As redes sociais agravaram este problema. A informação circula rapidamente, mas muitas vezes sem contexto. Uma frase retirada de uma intervenção pode substituir todo o pensamento de quem a proferiu. Um título indignado vale mais do que uma explicação fundamentada. Os algoritmos privilegiam o conflito porque o conflito gera comentários, partilhas e visualizações.
Neste ambiente, o cinismo tornou-se uma estratégia de comunicação.
Já não interessa apenas decidir bem. Interessa controlar a narrativa, escolher a fotografia, produzir o anúncio e garantir que a versão mais conveniente chega primeiro aos cidadãos. A política corre, assim, o risco de se transformar num espetáculo permanente em que o anúncio vale mais do que a execução e a aparência substitui o resultado.
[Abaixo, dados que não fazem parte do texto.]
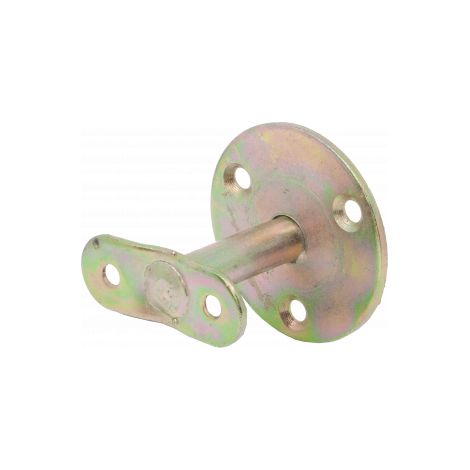 Simpson Strong Tie – Support de rampe droit SRD – Fixation pour béton armé – Dimensions 55x61x53mm – Pour chantiers humides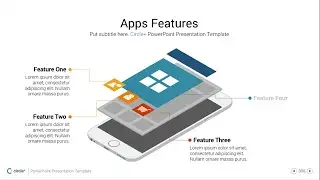 Extra Infographic - CirclePlus - Multipurpose PowerPoint Presentation Template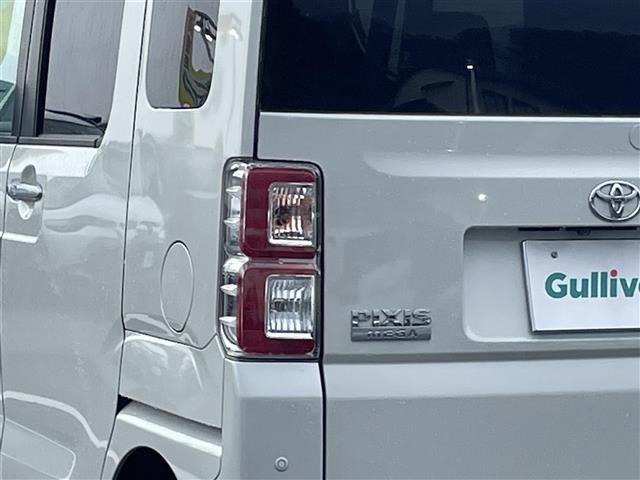 ピクシスメガ Gターボ SAIII 社外ナビ・フルセグ・バックカメラ・両側パワスラ・オートライト・ハイビーム・LEDライト・フォグランプ・前後コーナーセンサー・レーンキープ・横滑り防止・衝突軽減・アイドリングストップ・ETC・純正AW(39枚目)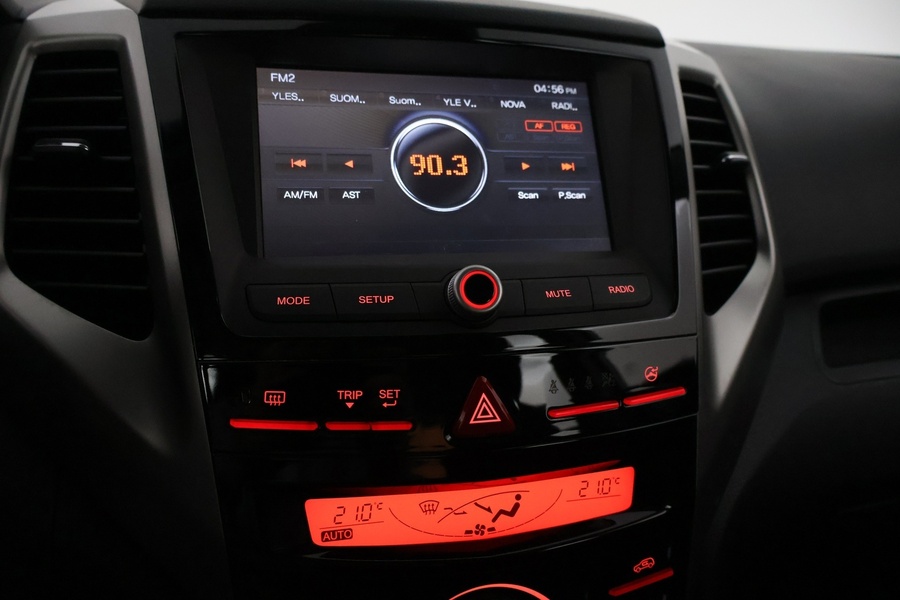 SsangYong Tivoli vaihtoauto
O combate a esta realidade não pode depender apenas da boa vontade dos governantes. Precisa de instituições fortes, transparência, fiscalização e participação.
As decisões devem ser fundamentadas. Os compromissos devem ser avaliados. Os documentos públicos devem ser verdadeiramente acessíveis. Os órgãos políticos devem prestar contas. A oposição deve fiscalizar com rigor, mas também reconhecer as boas decisões. E quem governa deve ter a humildade de admitir erros, corrigir caminhos e dar mérito a quem apresentou primeiro uma proposta válida.
Nada disto enfraquece a política. Pelo contrário, dignifica-a.
Também os cidadãos têm uma responsabilidade. É necessário procurar informação, comparar declarações, distinguir factos de propaganda e resistir à tentação de partilhar tudo o que confirma as nossas simpatias ou antipatias. A literacia política e digital é hoje uma condição essencial para o funcionamento da democracia.
O pragmatismo pode ser uma virtude quando permite resolver problemas concretos sem abandonar os valores fundamentais. O cinismo, pelo contrário, começa quando o poder deixa de ser um meio para servir a comunidade e passa a ser um fim em si mesmo.
A política precisa de estratégia, inteligência e capacidade de negociação. Mas também precisa de memória, coerência e responsabilidade.
Porque uma sociedade pode aceitar que um político mude de opinião. Pode compreender que nem todas as promessas sejam imediatamente concretizadas. Pode até tolerar erros e recuos.
O que dificilmente continuará a aceitar é que a tratem como se não tivesse memória.
A questão que devemos colocar não é apenas se os políticos são cínicos ou hipócritas. A verdadeira questão é saber durante quanto tempo os cidadãos estarão dispostos a premiar eleitoralmente esse comportamento.
E essa resposta não depende apenas dos políticos. Depende de todos nós.